** Work to be completed **
Could you give the entries again, exactly as written?

++++++++++++++++++++

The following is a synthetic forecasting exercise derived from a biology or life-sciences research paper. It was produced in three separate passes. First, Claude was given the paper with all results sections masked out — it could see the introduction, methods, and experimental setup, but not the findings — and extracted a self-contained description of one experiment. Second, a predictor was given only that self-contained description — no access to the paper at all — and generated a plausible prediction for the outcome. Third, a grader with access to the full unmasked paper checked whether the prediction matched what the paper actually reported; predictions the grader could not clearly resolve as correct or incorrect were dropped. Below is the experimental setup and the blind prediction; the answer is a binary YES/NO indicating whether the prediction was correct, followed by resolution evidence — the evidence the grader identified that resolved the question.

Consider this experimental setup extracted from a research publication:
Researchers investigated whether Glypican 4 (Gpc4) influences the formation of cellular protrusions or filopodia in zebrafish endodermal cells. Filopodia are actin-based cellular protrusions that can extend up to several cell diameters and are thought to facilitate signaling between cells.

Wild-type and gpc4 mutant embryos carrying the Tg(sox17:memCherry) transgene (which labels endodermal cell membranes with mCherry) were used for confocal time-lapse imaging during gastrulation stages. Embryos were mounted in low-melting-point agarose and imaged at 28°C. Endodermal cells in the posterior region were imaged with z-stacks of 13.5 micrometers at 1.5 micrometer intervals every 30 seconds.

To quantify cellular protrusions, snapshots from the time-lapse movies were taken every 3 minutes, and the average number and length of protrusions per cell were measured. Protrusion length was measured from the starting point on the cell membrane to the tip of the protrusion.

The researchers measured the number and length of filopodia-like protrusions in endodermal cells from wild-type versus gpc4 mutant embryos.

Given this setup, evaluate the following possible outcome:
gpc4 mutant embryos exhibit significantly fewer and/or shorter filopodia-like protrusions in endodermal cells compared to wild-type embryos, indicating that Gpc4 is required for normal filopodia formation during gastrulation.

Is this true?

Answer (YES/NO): YES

++++++++++++++++++++

** Result for this task **
The following is a synthetic forecasting exercise derived from a biology or life-sciences research paper. It was produced in three separate passes. First, Claude was given the paper with all results sections masked out — it could see the introduction, methods, and experimental setup, but not the findings — and extracted a self-contained description of one experiment. Second, a predictor was given only that self-contained description — no access to the paper at all — and generated a plausible prediction for the outcome. Third, a grader with access to the full unmasked paper checked whether the prediction matched what the paper actually reported; predictions the grader could not clearly resolve as correct or incorrect were dropped. Below is the experimental setup and the blind prediction; the answer is a binary YES/NO indicating whether the prediction was correct, followed by resolution evidence — the evidence the grader identified that resolved the question.

Consider this experimental setup extracted from a research publication:
Researchers investigated whether Glypican 4 (Gpc4) influences the formation of cellular protrusions or filopodia in zebrafish endodermal cells. Filopodia are actin-based cellular protrusions that can extend up to several cell diameters and are thought to facilitate signaling between cells.

Wild-type and gpc4 mutant embryos carrying the Tg(sox17:memCherry) transgene (which labels endodermal cell membranes with mCherry) were used for confocal time-lapse imaging during gastrulation stages. Embryos were mounted in low-melting-point agarose and imaged at 28°C. Endodermal cells in the posterior region were imaged with z-stacks of 13.5 micrometers at 1.5 micrometer intervals every 30 seconds.

To quantify cellular protrusions, snapshots from the time-lapse movies were taken every 3 minutes, and the average number and length of protrusions per cell were measured. Protrusion length was measured from the starting point on the cell membrane to the tip of the protrusion.

The researchers measured the number and length of filopodia-like protrusions in endodermal cells from wild-type versus gpc4 mutant embryos.

Given this setup, evaluate the following possible outcome:
gpc4 mutant embryos exhibit significantly fewer and/or shorter filopodia-like protrusions in endodermal cells compared to wild-type embryos, indicating that Gpc4 is required for normal filopodia formation during gastrulation.

Is this true?

Answer (YES/NO): YES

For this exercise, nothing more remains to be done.